··· Excerpted passage ···

Degenerate orbitals are orbitals in the same subshell that have equal energy, like the three p orbitals or five d orbitals before any external field acts. In General Chemistry II, they matter most when crystal field splitting changes their energy in metal complexes.
Degenerate orbitals are orbitals that have the same energy. In General Chemistry II, you usually see this idea with the three p orbitals, the five d orbitals, or the seven f orbitals in a free atom or ion, where each orbital in the subshell is equivalent before outside forces change things.
That equal-energy setup matters because electrons do not just care about how many orbitals exist, they care about which orbitals cost the same amount of energy. If orbitals are degenerate, electrons spread out among them before pairing up, which connects directly to Hund’s rule. That is why you often draw electron configurations by placing one electron in each equal-energy orbital first.
The picture changes when the atom is part of a complex ion. In crystal field theory, ligands approach the metal and repel the d electrons unevenly. Orbitals that point more directly toward ligands rise in energy, while orbitals that point between ligands stay lower, so the degeneracy is lifted. This splitting is the whole reason degenerate d orbitals become a topic in transition-metal chemistry instead of just electron-counting.

··· Dataset ···

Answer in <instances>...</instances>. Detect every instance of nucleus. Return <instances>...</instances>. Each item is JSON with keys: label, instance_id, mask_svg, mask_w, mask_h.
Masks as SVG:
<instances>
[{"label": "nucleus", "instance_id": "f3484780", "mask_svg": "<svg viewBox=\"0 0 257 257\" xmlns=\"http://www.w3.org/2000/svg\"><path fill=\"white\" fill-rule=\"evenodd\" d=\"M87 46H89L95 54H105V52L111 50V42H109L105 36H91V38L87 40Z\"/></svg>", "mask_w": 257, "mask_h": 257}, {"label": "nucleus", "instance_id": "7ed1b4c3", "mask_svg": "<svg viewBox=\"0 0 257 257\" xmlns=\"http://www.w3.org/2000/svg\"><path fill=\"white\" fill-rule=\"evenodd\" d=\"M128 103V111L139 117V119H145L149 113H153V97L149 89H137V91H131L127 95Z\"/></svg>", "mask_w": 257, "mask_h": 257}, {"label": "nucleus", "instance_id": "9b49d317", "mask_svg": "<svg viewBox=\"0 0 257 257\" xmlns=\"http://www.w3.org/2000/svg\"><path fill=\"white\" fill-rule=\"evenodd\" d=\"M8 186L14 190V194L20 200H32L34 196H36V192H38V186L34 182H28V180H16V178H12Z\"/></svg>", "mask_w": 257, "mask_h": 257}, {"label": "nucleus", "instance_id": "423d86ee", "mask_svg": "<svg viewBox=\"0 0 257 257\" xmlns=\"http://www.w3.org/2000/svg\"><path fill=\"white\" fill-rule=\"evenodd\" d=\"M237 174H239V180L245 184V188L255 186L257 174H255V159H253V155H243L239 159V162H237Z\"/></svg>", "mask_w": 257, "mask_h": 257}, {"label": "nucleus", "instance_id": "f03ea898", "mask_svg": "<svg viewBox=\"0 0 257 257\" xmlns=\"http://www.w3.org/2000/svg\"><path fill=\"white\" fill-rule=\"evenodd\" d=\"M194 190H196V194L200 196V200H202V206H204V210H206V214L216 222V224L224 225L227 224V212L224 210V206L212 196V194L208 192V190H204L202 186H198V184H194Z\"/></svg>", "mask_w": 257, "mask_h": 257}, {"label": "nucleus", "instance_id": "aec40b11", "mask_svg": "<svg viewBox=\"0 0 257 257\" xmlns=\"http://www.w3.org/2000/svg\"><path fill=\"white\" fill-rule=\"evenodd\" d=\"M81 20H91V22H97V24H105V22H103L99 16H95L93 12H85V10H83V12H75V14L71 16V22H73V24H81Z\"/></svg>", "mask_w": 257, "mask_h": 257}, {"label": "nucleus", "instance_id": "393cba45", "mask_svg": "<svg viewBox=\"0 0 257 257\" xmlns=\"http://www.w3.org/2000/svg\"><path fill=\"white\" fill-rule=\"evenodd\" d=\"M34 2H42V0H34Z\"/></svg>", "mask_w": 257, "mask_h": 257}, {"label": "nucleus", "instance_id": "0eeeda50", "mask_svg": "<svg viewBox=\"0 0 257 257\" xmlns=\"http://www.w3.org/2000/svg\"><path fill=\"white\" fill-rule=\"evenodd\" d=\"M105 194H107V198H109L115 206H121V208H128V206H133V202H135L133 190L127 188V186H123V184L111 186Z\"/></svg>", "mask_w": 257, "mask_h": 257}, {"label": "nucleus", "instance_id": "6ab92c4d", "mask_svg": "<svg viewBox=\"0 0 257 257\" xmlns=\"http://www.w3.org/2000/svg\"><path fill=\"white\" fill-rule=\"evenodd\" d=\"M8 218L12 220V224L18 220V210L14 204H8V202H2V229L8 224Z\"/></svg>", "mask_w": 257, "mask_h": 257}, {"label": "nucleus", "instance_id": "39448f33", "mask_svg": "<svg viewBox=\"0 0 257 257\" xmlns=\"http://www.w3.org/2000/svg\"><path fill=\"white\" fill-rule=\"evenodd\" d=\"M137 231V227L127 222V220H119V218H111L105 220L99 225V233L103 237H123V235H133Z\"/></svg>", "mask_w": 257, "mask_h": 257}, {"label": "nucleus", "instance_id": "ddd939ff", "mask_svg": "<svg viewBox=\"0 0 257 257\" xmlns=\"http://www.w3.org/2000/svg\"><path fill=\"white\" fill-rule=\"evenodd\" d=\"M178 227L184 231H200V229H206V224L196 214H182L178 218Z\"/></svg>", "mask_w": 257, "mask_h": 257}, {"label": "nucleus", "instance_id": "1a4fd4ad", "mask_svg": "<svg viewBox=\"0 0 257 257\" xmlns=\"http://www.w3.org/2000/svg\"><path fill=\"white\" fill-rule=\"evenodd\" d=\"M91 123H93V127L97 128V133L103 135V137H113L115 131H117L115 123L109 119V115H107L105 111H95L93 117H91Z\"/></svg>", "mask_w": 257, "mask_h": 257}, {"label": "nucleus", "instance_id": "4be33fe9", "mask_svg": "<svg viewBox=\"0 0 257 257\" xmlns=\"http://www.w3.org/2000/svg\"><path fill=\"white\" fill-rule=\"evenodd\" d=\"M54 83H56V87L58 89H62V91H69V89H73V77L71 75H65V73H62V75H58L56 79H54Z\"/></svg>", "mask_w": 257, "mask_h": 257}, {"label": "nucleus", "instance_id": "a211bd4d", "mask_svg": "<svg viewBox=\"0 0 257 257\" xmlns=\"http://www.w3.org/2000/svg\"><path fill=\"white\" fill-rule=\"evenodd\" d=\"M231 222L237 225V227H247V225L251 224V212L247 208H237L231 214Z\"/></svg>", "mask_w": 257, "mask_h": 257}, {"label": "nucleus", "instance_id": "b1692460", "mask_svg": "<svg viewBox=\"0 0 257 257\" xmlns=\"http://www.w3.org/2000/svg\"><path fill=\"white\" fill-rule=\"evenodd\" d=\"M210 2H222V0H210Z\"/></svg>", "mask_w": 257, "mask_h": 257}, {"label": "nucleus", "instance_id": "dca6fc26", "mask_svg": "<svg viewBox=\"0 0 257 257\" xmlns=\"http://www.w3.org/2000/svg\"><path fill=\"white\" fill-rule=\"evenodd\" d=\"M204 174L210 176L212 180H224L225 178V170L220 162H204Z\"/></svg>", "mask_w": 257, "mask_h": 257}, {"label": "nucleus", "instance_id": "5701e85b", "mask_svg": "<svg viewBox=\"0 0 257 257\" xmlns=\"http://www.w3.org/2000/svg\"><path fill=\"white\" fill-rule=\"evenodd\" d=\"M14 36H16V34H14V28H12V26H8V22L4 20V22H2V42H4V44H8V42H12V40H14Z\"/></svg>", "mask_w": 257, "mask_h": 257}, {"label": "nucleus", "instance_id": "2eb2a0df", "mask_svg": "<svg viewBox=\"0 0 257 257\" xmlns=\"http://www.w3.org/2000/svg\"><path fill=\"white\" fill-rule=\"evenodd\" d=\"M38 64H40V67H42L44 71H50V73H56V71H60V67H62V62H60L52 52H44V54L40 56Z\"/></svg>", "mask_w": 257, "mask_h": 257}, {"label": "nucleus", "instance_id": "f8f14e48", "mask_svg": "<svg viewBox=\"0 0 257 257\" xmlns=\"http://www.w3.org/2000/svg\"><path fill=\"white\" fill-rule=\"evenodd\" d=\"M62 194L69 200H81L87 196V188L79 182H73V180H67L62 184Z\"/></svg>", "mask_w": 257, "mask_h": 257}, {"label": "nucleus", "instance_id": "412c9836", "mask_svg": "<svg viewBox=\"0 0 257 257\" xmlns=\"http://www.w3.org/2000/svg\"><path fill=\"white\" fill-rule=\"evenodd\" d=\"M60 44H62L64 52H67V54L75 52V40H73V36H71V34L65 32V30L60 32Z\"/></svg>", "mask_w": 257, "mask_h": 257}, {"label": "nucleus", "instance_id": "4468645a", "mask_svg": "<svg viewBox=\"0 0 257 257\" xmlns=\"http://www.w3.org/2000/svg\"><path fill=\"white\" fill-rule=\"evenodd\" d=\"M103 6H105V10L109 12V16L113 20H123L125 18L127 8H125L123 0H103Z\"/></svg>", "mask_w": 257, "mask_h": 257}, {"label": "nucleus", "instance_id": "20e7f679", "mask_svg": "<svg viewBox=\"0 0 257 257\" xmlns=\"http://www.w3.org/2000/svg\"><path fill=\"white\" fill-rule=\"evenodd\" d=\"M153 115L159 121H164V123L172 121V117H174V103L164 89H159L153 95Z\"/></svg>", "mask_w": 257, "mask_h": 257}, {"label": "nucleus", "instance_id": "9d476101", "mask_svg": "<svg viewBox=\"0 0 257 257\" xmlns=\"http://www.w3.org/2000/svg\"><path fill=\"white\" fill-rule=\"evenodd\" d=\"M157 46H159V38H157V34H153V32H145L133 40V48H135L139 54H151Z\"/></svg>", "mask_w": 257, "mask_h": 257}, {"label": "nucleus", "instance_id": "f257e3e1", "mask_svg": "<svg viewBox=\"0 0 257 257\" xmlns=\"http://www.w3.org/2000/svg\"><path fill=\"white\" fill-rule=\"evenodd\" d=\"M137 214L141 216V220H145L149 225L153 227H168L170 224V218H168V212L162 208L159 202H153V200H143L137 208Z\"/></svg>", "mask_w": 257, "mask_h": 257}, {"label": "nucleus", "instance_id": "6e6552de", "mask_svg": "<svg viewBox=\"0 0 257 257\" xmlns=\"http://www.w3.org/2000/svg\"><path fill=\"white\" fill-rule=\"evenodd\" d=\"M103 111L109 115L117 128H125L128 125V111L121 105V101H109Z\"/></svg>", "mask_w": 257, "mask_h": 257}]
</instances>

···

--- Do this ---
Reproduce the part of the degenerate orbitals passage from "Degenerate orbitals are orbitals that" to "equal-energy orbital first.", word for word.

--- Expected output ---
Degenerate orbitals are orbitals that have the same energy. In General Chemistry II, you usually see this idea with the three p orbitals, the five d orbitals, or the seven f orbitals in a free atom or ion, where each orbital in the subshell is equivalent before outside forces change things.
That equal-energy setup matters because electrons do not just care about how many orbitals exist, they care about which orbitals cost the same amount of energy. If orbitals are degenerate, electrons spread out among them before pairing up, which connects directly to Hund’s rule. That is why you often draw electron configurations by placing one electron in each equal-energy orbital first.